Just as with the website, we write in the Universal Resource Locator, convert
it to a URI
object, then send a GET request. Previously, we sent requests to
https://learn-co-curriculum.github.io/json-site-example/. The server, in
this case, had an HTML file to serve in response. If we request a slightly
different URL, we'll get a different response. This site has some example data
stored as JSON on it. By changing out the request to
https://learn-co-curriculum.github.io/json-site-example/endpoints/locations.json,
instead of responding with HTML, this time, the server will send the JSON data.
import requests
url = "https://learn-co-curriculum.github.io/json-site-example/endpoints/locations.json"

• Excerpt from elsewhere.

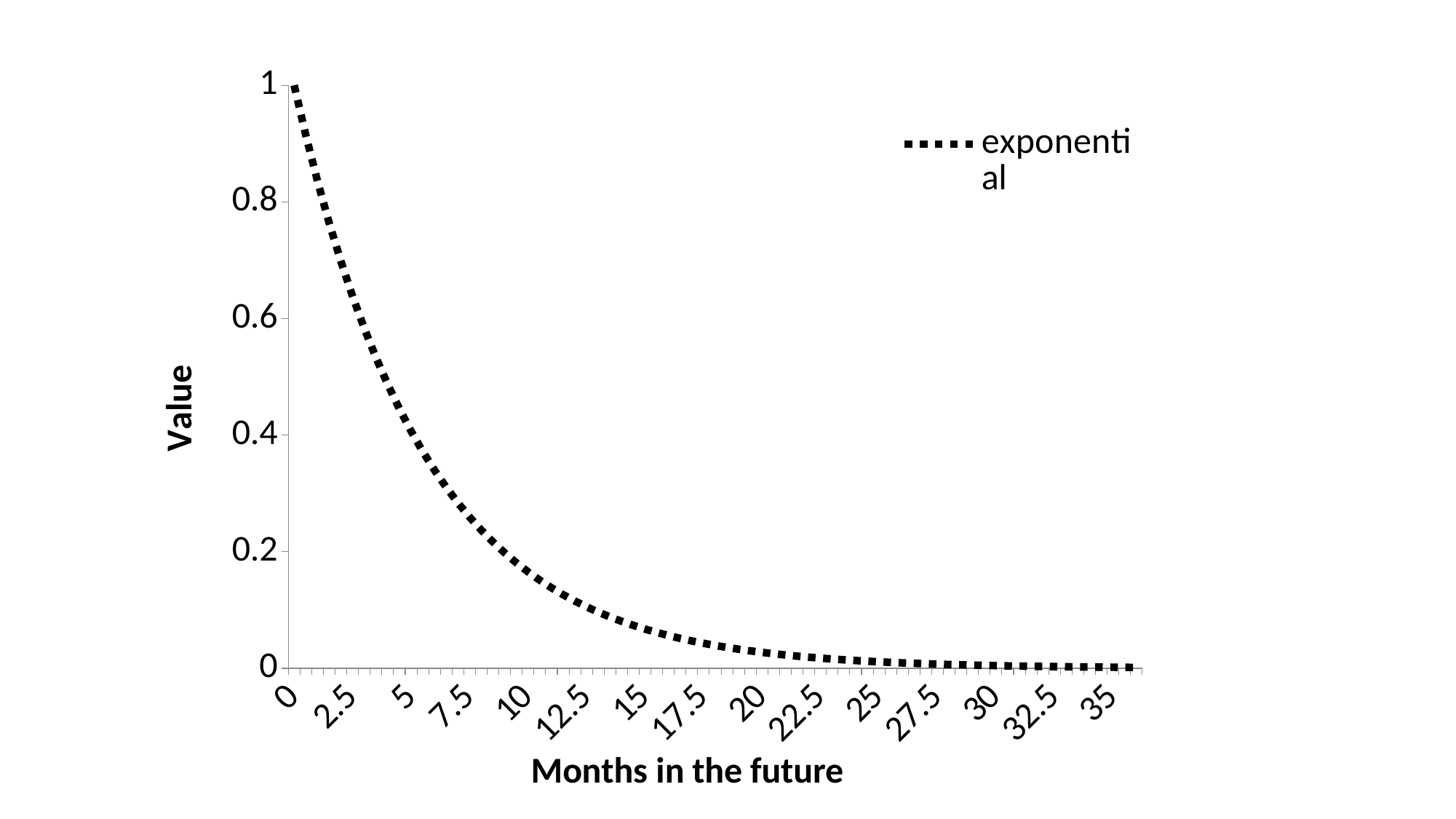
What is the value of the exponential series at 0 months in the future? 1 What kind of chart is shown on the slide? line chart What is the name of the series shown in the legend? exponential Is the value of the exponential series at 15 months greater or less than 0.2? less At which month shown on the x axis is the exponential series at its highest value? 0 Do the values of the exponential series rise or fall as months in the future increase? fall Is the value of the exponential series at 2.5 months greater or less than 0.8? less Which is larger, the value of the exponential series at 5 months or at 25 months? 5 months How many series does the legend list? 1 Is the value of the exponential series at 2.5 months greater or less than 0.6? greater What is the title of the x axis? Months in the future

response = requests.get(url)
print(response.content)
Running the above in in a fresh repl session, you should see that the
response.content
now returns a byte string:
b'[\n {\n "name": "Flatiron School Manhattan",\n "address": "11 Broadway, New York, NY 10004",\n "coordinates": {\n "latitude": "40.704521",\n "longitude": "-74.012833"\n }\n },\n {\n "name": "Flatiron School Austin",\n "address": "316 W 12th St, Austin, TX 78701",\n "coordinates": {\n "latitude": "30.275080",\n "longitude": "-97.743700"\n }\n },\n {\n "name": "Flatiron School Denver",\n "address": "3601 Walnut St 5th Floor, Denver, CO 80205",\n "coordinates": {\n "latitude": "39.743510",\n "longitude": "-105.011360"\n }\n },\n {\n "name": "Flatiron School Seattle",\n "address": "1411 4th Ave 13th Floor, Seattle, WA 98101",\n "coordinates": {\n "latitude": "47.684879",\n "longitude": "-122.201363"\n }\n },\n {\n "name": "Flatiron School London",\n "address": "131 Finsbury Pavement, Finsbury, London EC2A 1NT, UK",\n "coordinates": {\n "latitude": "51.520480",\n "longitude": "-0.087190"\n }\n }\n]'
This is JSON! It isn't very friendly to use yet, so we'll want to convert it.
First, we'll need to require the json
module:
import json
Then we pass in response.body
to the JSON parser:
json.loads(response.content)
The result is an list containing five dictionaries, each with some data about a Flatiron School campus:
[
{
"name":"Flatiron School Manhattan",
"address":"11 Broadway, New York, NY 10004",
"coordinates":{
"latitude":"40.704521",
"longitude":"-74.012833"
}
},
{
"name":"Flatiron School Austin",
"address":"316 W 12th St, Austin, TX 78701",
"coordinates":{
"latitude":"30.275080",
"longitude":"-97.743700"
}
},
{
"name":"Flatiron School Denver",
"address":"3601 Walnut St 5th Floor, Denver, CO 80205",
"coordinates":{
"latitude":"39.743510",
"longitude":"-105.011360"
}
},
{
"name":"Flatiron School Seattle",
"address":"1411 4th Ave 13th Floor, Seattle, WA 98101",
"coordinates":{
"latitude":"47.684879",
"longitude":"-122.201363"
}
},
{
"name":"Flatiron School London",
"address":"131 Finsbury Pavement, Finsbury, London EC2A 1NT, UK",
"coordinates":{
"latitude":"51.520480",
"longitude":"-0.087190"
}
}
]
Aside: If you'd like a better view of this data, You can use the json dumps
method. The indent = 4
argument will format the json in a more readable manner.
json_content = json.loads(response.text)
print(json.dumps(json_content, indent=4, sort_keys=True))
The completed code for this example is in the get.py
file. Try updating this
code to make requests to other JSON APIs by changing the URL!
If you've been following along, you've made three HTTP GET requests! We can make these requests using a URL and some Python libraries. Some data is readily available as JSON, which we can retrieve and convert into Python data structures.
Having these tools unlocks access to a lot of data. Being able to communicate with remote resources is also the cornerstone of web development!